If you are reading this review there is a very big chance you might have been, like me, lying down in front of the TV watching the shenanigans and mischief of The Monkees all those years ago while tapping your toes to their pop beats on their sitcom show.
They were the original boy band and the American answer to the Beatles. However, they never quite reached their heights, but they certainly did have their day in the sun. Many of their songs are wrapped in our youth but over the years we have enjoyed plenty of sing-alongs to The Monkees, most likely at 40ths and weddings over the years.
Original members Michael Nesmith, Micky Dolenz, Peter Tork, and Davey Jones made up the quartet, but the Town Hall show only had the two former members, given the early deaths of both Peter and Davy. So it was with a little scepticism and fear I wondered how the two Ms would pull off the evening.
The eight-piece band, with the stars of the night, sauntered onto stage, welcomed everyone and shared a little banter, before kicking off with Good Clean Fun, Last Train to Clarkesville and Sunny Girlfriend.
The Auckland Town Hall is a great setting for any band and, with the minimal lighting and red haze draped over the organ pipes, the nearly packed venue immediately got into the night with gusto and foot tapping aplenty.
The sound was good even if sometimes the vocals were a little muddy. The two Ms seemed to be enjoying the gig with plenty of chats between tracks and each sharing the limelight. That said it was a little strange seeing both sneaking off stage on a number of occasions, without any explanation. I guess if anyone in the crowd had to get through nearly 30 songs on the night, we’d probably welcome a break or two along the way too.
The night was made up of two sessions and there was a good mixture of songs, from their early days along with some numbers from Mike Nesmith, which included his biggest selling single Rio. It sounded really quite good with the band behind him and I’m sure it got both him and the audience reminiscing about days gone past.

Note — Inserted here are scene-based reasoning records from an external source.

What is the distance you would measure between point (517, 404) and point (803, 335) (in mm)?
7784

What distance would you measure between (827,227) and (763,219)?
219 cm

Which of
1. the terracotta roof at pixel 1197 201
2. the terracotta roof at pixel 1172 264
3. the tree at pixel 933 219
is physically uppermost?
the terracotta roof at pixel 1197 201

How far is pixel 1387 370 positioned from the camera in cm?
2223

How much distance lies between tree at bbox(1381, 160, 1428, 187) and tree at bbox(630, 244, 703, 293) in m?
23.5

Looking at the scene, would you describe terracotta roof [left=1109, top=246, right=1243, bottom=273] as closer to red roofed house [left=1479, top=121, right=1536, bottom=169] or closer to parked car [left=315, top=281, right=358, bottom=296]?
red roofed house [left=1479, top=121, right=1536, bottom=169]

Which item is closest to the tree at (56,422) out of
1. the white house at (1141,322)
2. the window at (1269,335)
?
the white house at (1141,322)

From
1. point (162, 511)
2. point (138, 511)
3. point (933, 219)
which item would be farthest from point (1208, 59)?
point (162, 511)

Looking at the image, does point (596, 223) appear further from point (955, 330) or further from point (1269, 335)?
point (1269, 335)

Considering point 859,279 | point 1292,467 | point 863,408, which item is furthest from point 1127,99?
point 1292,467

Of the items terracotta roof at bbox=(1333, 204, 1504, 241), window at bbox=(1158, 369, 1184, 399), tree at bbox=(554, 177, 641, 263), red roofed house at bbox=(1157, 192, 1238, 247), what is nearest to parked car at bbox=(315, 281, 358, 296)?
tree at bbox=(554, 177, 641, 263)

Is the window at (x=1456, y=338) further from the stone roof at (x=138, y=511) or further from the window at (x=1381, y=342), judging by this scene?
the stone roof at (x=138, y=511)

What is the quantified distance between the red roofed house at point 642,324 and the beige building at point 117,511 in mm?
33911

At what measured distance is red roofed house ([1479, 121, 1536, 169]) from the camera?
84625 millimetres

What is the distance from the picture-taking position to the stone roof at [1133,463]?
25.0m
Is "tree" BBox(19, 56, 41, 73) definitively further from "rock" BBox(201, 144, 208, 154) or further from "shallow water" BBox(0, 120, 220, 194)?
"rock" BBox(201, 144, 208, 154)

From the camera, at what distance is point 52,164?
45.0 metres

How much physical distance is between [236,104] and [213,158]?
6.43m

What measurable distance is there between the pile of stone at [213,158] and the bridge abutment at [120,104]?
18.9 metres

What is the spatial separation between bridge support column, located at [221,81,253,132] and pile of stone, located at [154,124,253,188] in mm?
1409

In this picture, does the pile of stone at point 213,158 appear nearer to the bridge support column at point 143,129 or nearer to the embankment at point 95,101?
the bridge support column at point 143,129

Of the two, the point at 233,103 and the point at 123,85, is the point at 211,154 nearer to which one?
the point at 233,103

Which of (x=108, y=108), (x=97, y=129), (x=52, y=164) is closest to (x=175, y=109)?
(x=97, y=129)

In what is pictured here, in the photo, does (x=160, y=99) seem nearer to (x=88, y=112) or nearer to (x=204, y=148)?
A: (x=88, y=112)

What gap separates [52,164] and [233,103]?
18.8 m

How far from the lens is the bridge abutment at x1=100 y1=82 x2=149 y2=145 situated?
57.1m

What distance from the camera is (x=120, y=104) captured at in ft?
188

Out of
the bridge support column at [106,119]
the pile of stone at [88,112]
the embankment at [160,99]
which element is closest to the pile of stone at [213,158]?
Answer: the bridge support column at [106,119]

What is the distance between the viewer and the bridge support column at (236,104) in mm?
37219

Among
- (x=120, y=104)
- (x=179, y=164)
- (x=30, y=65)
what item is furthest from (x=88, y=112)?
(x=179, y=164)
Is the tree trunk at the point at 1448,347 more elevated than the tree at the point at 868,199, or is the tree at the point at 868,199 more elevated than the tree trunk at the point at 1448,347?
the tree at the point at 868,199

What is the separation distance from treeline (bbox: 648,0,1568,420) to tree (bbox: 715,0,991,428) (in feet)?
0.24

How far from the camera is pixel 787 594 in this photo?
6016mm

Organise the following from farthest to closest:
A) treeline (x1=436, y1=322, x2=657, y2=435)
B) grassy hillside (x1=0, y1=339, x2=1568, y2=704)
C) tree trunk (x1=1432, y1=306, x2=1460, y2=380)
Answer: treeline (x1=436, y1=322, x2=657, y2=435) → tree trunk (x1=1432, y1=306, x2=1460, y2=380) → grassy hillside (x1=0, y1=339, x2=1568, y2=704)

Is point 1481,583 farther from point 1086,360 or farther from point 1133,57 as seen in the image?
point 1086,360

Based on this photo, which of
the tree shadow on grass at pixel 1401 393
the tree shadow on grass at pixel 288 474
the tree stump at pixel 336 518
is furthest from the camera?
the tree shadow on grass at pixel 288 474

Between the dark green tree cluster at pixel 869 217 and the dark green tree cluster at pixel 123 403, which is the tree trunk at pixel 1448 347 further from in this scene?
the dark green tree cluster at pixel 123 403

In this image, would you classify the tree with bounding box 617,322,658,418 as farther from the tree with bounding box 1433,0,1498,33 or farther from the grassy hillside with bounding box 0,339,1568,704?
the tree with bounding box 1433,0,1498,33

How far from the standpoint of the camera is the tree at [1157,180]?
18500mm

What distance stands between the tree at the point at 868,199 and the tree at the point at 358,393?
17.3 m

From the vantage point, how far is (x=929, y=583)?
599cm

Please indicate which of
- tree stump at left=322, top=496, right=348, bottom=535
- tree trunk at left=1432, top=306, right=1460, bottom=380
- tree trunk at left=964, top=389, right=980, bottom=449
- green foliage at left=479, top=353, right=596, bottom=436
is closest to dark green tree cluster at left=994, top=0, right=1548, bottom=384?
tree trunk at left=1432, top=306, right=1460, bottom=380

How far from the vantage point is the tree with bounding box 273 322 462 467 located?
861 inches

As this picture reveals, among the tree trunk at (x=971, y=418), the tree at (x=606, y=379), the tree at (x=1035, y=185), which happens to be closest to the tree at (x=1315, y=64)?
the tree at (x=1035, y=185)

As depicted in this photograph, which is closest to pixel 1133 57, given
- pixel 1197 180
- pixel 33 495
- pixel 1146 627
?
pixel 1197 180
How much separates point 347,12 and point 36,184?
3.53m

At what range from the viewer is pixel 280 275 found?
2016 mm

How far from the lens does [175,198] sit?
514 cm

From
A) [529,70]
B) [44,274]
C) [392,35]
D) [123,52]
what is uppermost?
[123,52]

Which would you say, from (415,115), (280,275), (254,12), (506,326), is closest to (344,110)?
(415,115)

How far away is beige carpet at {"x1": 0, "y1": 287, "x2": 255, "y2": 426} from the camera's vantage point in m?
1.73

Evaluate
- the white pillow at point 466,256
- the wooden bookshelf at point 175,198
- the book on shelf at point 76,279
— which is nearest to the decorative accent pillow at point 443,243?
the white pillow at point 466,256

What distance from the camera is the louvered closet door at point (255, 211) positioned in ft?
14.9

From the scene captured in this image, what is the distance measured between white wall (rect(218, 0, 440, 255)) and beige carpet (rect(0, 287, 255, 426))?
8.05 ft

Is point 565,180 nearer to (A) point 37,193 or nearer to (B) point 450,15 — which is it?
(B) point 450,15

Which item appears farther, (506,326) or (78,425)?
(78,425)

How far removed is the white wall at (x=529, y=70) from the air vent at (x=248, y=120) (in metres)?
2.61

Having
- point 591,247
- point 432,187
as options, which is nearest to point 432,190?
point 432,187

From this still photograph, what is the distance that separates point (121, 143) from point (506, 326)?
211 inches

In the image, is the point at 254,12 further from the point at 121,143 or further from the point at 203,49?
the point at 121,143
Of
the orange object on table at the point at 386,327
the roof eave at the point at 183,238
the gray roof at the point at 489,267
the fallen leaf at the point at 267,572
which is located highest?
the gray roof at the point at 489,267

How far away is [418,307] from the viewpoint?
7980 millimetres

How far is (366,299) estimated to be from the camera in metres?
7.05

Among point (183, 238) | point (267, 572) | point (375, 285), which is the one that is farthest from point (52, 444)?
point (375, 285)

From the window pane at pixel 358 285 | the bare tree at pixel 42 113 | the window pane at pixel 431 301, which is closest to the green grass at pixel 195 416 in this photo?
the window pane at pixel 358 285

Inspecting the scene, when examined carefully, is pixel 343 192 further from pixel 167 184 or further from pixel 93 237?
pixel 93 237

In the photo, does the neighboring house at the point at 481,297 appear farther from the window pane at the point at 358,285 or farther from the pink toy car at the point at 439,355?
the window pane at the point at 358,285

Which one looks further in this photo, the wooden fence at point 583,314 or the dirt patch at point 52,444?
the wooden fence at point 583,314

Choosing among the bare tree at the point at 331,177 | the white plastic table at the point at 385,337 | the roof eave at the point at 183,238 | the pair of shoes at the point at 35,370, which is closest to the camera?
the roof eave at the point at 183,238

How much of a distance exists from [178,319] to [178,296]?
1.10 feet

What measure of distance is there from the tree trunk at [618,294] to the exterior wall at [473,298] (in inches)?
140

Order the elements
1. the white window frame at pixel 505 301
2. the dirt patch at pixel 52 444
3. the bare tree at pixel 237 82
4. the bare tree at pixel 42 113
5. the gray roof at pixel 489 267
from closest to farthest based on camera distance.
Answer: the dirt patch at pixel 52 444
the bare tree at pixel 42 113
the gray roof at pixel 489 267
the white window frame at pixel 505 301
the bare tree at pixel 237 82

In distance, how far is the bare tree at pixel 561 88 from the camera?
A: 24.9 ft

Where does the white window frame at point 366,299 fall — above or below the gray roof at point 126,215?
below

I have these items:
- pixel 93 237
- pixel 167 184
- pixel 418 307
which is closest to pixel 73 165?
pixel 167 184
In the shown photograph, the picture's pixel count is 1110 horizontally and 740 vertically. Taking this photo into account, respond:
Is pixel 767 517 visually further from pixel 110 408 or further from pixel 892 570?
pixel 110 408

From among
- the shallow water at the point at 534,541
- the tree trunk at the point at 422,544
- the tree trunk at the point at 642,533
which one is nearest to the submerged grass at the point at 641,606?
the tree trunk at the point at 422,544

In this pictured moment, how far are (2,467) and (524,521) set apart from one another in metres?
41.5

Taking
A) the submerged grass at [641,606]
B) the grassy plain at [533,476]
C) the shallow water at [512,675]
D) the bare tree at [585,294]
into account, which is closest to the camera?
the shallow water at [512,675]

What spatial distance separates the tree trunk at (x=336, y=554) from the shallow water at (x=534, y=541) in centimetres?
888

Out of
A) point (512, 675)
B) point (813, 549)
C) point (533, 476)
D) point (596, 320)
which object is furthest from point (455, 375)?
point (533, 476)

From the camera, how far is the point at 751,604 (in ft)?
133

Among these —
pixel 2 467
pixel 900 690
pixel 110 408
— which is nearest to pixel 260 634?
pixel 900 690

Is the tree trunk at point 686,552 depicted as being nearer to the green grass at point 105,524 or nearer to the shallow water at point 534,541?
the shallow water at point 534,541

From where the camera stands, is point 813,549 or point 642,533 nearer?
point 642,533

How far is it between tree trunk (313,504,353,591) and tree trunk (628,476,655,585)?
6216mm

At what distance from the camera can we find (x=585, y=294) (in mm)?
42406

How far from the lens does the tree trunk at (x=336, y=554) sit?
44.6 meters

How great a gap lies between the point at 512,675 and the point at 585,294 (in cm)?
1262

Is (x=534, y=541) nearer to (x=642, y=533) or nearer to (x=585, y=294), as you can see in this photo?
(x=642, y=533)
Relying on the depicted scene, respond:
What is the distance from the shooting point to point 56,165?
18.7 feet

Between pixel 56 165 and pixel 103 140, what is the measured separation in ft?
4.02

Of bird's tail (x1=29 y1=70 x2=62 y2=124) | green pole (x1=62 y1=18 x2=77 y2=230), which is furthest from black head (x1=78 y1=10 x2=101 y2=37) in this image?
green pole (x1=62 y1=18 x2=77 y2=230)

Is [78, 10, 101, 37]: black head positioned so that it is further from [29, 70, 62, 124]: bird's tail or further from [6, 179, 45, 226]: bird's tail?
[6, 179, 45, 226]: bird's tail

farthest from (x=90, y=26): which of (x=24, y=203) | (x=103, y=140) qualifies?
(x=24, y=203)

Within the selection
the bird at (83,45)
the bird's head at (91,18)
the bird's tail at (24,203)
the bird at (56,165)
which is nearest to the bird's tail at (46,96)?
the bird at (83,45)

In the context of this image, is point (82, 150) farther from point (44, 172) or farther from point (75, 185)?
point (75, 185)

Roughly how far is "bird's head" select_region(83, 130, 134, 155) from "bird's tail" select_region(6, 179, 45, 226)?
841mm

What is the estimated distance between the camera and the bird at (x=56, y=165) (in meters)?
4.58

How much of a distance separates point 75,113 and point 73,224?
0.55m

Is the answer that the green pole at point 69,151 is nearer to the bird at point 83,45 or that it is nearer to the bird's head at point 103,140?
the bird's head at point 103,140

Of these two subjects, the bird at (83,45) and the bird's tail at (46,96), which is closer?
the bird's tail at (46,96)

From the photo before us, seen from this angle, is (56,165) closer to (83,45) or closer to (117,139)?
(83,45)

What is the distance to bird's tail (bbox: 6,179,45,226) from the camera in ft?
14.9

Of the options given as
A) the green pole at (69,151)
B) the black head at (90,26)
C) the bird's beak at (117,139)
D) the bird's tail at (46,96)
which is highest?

The night also reminded us of all the great artists who wrote a number of their songs and biggest hits. These included Neil Diamond, Carol King, Neil Sedaka, and more latterly, off their 2016 album Good Times, Andy Partridge (XTC), Rivers Cuomo (Weezer), Ben Gibbard (Death Cab for Cutie) Paul Weller, and Noel Gallagher, of which many were played during the evening.
Nesmith’s influence of soft country, which he has carried on a number of his solo albums, was a strong overlay on many of the tracks, somewhat taking away just a little of the jangly 60s sound that I was hoping for.
There was also a nice acoustic session to kick off the second half of the show, with both Pap Gene’s Blues and Randy Scouse Git hitting just the right note and sitting comfortably in both Micky and Mike’s vocal range.
A nod has to go out to the backing band as well. They were tight and really beefed up The Monkees’ sound with some great keys, guitars, and backing singers doing a wonderful job during the course of the show.
Heading down the home straight things really picked up with the thigh-slapping Sweet Young Thing, and one of the best of the night (I’m Not Your) Steppin Stone. This had the beat for the go-go dancers in the crowd (well there was one) and could have easily been slipped into any Austin Powers movie, very groovy indeed.
Listen To The Band started to get the punters really rocking in their seats and then of course Day Dream Believer put the party into overdrive, with the whole audience assisting, almost as a choir of sorts, to the Neil Diamond classic. I must admit it had me singing along as well: it’s one of the best all-time feel-good songs ever.
The night had to end with I’m A Believer, which finally got most of the audience out of their seats for the first time and shook the old Town Hall’s foundations just a little. It’s a great track and the band and stars of the night dialled back the years to make it sound as fresh as the day they recorded it.
While not always hitting their mark, Mike and Micky delivered exactly what the audience came for and then some. The crowd was reminded of how good The Monkees was in their heyday, and it was a lovely trip down their nostalgic lane.